▶ [Supplied records]:
────────────────────

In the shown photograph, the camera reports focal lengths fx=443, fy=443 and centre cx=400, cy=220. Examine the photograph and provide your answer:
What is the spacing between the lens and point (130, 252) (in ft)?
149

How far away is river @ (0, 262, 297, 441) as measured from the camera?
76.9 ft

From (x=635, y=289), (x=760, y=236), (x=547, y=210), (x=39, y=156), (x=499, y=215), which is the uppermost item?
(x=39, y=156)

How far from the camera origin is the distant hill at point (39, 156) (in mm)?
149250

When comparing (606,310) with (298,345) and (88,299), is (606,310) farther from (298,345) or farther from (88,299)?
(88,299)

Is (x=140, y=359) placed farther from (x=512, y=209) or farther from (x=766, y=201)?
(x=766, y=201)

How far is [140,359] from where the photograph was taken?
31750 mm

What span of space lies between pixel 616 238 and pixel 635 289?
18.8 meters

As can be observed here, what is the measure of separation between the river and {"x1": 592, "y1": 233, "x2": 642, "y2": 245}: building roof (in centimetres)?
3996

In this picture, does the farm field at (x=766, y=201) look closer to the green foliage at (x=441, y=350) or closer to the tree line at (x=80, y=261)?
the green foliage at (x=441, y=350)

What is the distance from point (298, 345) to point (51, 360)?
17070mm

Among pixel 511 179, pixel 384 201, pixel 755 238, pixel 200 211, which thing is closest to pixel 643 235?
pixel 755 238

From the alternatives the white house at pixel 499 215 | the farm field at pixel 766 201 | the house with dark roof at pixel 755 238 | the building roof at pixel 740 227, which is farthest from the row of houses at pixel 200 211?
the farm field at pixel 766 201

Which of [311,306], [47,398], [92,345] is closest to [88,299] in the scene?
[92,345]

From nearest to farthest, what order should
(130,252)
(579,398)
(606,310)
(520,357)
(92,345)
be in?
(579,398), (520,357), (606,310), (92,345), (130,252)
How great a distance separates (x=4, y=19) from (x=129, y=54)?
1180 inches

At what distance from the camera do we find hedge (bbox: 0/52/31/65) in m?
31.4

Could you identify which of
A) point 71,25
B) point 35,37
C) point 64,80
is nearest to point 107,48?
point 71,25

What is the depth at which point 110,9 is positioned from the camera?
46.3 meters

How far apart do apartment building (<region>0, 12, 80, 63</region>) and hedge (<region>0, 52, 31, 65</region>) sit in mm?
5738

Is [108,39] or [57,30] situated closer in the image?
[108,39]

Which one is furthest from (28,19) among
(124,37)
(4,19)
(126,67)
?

────────────────────

Reproduce the listing above, switching every "photograph" to "snapshot" and leaving everything else unchanged.

▶ [Exercise response]:
In the shown snapshot, the camera reports focal lengths fx=443, fy=443 and centre cx=400, cy=220. Examine the snapshot and provide your answer:
What is the spacing between the lens and point (130, 252) (in ft)?
149

How far away is river @ (0, 262, 297, 441) as measured from the camera?
76.9 ft

From (x=635, y=289), (x=760, y=236), (x=547, y=210), (x=39, y=156), (x=499, y=215), which is the uppermost item?
(x=39, y=156)

How far from the camera origin is the distant hill at point (39, 156) (in mm)?
149250

When comparing (606,310) with (298,345) and (88,299), is (606,310) farther from (298,345) or farther from (88,299)?
(88,299)

Is (x=140, y=359) placed farther from (x=512, y=209) or farther from (x=766, y=201)?
(x=766, y=201)

How far is [140,359] from where the snapshot was taken?
31750 mm

What span of space lies between pixel 616 238 and pixel 635 289?
18.8 meters

As can be observed here, what is the measure of separation between the river and {"x1": 592, "y1": 233, "x2": 642, "y2": 245}: building roof (in centimetres)?
3996

In this picture, does the farm field at (x=766, y=201) look closer to the green foliage at (x=441, y=350) or closer to the tree line at (x=80, y=261)?
the green foliage at (x=441, y=350)

What is the distance from point (298, 345) to point (51, 360)?
17070mm

Among pixel 511 179, pixel 384 201, pixel 755 238, pixel 200 211, which thing is closest to pixel 643 235?
pixel 755 238

From the alternatives the white house at pixel 499 215 | the farm field at pixel 766 201 | the house with dark roof at pixel 755 238 | the building roof at pixel 740 227, which is farthest from the row of houses at pixel 200 211?
the farm field at pixel 766 201

Which of [311,306], [47,398], [92,345] is closest to [88,299] in the scene?
[92,345]

From nearest to farthest, what order should
(130,252)
(579,398)
(606,310)
(520,357)
(92,345)
be in?
(579,398), (520,357), (606,310), (92,345), (130,252)
How great a distance separates (x=4, y=19) from (x=129, y=54)?
1180 inches

At what distance from the camera do we find hedge (bbox: 0/52/31/65) in m?
31.4

Could you identify which of
A) point 71,25
B) point 35,37
C) point 64,80
is nearest to point 107,48?
point 71,25

What is the depth at which point 110,9 is positioned from the camera?
46.3 meters

How far apart do apartment building (<region>0, 12, 80, 63</region>) and hedge (<region>0, 52, 31, 65</region>) sit in mm?
5738

Is [108,39] or [57,30] situated closer in the image?
[108,39]

Which one is furthest from (28,19) among
(124,37)
(4,19)
(126,67)
?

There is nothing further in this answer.